Maximum takeoff and landing weight
Planes don’t have an unlimited carrying capacity. If they’re too heavy, they simply cannot fly. Based on the weather and other external factors, a plane’s maximum takeoff weight is the first thing those computers calculate. Everything that gets brought aboard is tallied by weight and the total has to remain below the maximum for takeoff.
Planes also usually can’t land fully laden. The landing gear isn’t strong enough to absorb the impact of a totally full plane hitting the runway. And, remember that fuel is a major component toward a plane’s overall weight. That’s why, if an emergency happens early in the flight, pilots often have to dump fuel before they can return to the airport, or circle for a long enough time to burn off enough fuel. (Some planes are equipped with fuel-venting nozzles; others, particularly smaller ones, are not.)
Fuel weight
Planes are generally required to have enough fuel to get to their destination, plus sufficient reserves to get to an alternate airport in the event of an emergency (and then 45 more minutes of flying beyond that).
Unlike in your car, where gas is measured in gallons or liters, airplane fuel is calculated in pounds and the total fuel load is usually the first thing counted toward the maximum takeoff weight.
“If you’re looking at a full flight, you would put the minimum fuel on board that you’re legally required to have and then you would take as many people as you can” (and their baggage or cargo) until you get to the maximum takeoff weight, Anderson said.
Passenger and baggage weight
I’m lumping these together because they have a key commonality: The actual weight of you and your bags doesn’t matter when it comes to these calculations
Unless you’re flying on a tiny “puddle-jumper” plane, airlines use a standard, assumed weight for their passengers and the baggage that comes aboard.
“Unless it’s a small airliner where statistics would not be in their favor, they’re mostly weighing your bags to extract money from you,” Anderson said. “If you have way too many bags over 50 pounds, maybe that would flag something, but in big airliners they just use statistics.”
The Federal Aviation Administration in 2005 outlined the weight standards that airlines should use: 200 pounds for an adult male passenger, 179 pounds for an adult female passenger and 82 pounds for a child between the ages of 2 and 13. Those numbers include an estimated 16 pounds per person of carry-on baggage, and are all revised upwards by five pounds in the winter to account for heavier clothing. For checked baggage, the standard average weight is 30 pounds.
Cargo weight
The last component of a plane’s maximum weight is its cargo. Many passenger airlines fly cargo in the hold along with their customers’ bags. And, of course, planes that operate on behalf of couriers like FedEx or UPS fly all sorts of items all over the world.

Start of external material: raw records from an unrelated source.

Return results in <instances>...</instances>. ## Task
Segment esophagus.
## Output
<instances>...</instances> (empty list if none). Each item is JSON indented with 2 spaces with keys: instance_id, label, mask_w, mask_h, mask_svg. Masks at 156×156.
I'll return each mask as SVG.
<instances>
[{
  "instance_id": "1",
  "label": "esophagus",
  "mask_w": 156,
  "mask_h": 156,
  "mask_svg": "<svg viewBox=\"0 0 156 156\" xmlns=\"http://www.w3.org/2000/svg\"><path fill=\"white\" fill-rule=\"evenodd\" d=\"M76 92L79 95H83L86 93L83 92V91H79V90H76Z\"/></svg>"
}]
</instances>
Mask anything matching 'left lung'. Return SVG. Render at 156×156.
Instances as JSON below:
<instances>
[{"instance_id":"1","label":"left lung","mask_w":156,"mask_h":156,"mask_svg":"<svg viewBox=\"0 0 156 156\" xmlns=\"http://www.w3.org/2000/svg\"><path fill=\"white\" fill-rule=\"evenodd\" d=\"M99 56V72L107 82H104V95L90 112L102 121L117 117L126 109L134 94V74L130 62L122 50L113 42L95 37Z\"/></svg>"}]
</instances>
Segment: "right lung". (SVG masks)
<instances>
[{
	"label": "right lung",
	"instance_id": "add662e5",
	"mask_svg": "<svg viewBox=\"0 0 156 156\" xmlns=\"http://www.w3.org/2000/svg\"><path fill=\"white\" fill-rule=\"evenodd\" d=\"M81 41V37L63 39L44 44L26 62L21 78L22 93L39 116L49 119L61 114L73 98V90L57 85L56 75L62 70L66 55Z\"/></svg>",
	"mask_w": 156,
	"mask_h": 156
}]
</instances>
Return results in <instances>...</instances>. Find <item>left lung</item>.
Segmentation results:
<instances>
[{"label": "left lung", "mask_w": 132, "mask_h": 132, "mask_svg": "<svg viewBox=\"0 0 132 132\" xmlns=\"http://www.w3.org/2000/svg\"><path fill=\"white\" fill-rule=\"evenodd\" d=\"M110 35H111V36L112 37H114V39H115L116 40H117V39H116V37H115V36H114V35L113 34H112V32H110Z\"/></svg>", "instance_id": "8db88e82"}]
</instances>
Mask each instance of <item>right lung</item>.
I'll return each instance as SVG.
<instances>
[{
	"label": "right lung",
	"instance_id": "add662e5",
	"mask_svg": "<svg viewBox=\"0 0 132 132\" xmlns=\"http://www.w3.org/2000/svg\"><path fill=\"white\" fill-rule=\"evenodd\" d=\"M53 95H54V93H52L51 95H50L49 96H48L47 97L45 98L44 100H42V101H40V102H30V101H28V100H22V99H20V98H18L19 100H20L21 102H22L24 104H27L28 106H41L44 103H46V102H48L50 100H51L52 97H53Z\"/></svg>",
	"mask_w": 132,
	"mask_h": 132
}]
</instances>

According to Anderson, cargo, unlike passenger luggage, is usually weighed directly for takeoff calculations, because there’s too much variability in what can be shipped.
Balance
Passengers, bags and cargo can’t just be loaded on willy-nilly. If too much weight is concentrated in one part of the aircraft, it can affect the pilot’s ability to control the plane. So, the supercomputers also calculate how everything has to be distributed.
V1, Vr
Once the pilots are satisfied that the plane is maximally full but also light enough to still fly, they’re ready to hurtle down the runway.
There are two more things that they need to know, however, in order to get airborne: V1 is the go/no-go speed. It’s the last moment at which a plane has enough room on the runway to reject its takeoff.

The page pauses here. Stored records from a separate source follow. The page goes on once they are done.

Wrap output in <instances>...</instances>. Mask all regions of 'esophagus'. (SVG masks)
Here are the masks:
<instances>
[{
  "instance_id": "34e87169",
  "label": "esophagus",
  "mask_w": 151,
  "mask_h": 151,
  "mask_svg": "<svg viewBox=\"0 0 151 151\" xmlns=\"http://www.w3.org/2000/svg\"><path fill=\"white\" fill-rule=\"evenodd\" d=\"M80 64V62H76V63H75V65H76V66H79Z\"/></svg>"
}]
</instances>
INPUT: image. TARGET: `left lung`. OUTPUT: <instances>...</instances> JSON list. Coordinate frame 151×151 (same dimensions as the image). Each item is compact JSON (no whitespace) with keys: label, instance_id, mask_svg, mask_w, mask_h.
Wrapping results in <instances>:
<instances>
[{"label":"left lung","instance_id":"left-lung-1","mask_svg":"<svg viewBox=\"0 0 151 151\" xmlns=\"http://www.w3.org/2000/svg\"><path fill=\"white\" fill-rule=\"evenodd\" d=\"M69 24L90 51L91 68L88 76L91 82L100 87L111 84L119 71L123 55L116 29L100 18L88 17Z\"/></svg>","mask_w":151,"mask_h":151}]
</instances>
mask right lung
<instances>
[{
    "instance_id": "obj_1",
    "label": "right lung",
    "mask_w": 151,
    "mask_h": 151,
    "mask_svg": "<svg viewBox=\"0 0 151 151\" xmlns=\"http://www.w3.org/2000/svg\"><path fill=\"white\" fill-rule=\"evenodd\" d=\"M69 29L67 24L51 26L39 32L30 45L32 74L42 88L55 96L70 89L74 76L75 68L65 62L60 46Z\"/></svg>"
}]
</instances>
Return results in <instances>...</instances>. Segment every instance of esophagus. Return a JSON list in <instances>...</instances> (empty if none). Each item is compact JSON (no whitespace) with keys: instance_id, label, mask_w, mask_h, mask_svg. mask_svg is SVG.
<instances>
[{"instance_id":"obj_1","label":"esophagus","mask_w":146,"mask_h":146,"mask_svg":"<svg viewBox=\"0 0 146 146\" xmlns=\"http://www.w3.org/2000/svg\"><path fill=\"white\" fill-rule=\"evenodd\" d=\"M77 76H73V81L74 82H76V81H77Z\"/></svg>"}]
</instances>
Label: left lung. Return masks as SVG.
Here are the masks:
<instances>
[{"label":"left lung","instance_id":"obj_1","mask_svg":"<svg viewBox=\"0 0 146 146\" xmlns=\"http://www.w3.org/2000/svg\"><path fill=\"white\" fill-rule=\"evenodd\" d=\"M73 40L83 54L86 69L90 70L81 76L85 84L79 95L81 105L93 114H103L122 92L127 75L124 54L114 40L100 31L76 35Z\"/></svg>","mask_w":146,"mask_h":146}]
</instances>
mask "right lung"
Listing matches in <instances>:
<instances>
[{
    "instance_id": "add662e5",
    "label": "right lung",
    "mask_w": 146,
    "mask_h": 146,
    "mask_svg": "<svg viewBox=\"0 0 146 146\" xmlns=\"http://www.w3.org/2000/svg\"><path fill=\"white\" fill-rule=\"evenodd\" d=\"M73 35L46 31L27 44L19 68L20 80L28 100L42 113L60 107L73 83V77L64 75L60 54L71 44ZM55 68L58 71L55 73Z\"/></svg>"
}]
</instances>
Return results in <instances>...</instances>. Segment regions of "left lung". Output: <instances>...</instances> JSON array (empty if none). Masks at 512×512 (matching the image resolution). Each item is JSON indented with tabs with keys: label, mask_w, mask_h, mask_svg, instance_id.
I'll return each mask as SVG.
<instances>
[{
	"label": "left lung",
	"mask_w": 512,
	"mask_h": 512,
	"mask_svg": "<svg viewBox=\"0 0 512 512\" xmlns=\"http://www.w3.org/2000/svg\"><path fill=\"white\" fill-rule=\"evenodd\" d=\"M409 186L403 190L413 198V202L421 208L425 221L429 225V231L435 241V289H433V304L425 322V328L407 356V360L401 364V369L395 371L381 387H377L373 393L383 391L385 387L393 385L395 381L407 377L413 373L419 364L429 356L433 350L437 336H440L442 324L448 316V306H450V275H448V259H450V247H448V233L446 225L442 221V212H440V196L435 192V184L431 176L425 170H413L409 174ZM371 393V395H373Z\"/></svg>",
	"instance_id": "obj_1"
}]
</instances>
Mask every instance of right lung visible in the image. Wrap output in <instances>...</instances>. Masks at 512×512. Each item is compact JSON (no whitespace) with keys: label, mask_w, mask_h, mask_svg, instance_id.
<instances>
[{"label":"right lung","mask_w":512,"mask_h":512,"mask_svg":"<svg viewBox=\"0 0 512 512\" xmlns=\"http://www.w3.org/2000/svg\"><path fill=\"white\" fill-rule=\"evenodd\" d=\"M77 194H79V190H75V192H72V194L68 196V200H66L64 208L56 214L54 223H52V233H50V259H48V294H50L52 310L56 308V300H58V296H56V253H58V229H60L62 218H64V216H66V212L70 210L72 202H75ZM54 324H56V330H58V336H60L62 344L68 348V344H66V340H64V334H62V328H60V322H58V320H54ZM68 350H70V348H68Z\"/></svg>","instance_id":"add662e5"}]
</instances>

“If you are above V1 and you lose an engine and you’re still on the ground, it takes less room to continue to takeoff with the engines that are still good,” Anderson said. So, below V1, a takeoff can be rejected; above it, the flight must lift off.
And Vr, or rotation speed, is when that happens –- it’s the speed at which the front landing gear wheels can come off the ground.
Reader, you now know what it takes to take off, but don't try it unless you have a license.
This story has been edited to clarify the speed at which an airplane's wheels leave the ground is called Vr, not V2.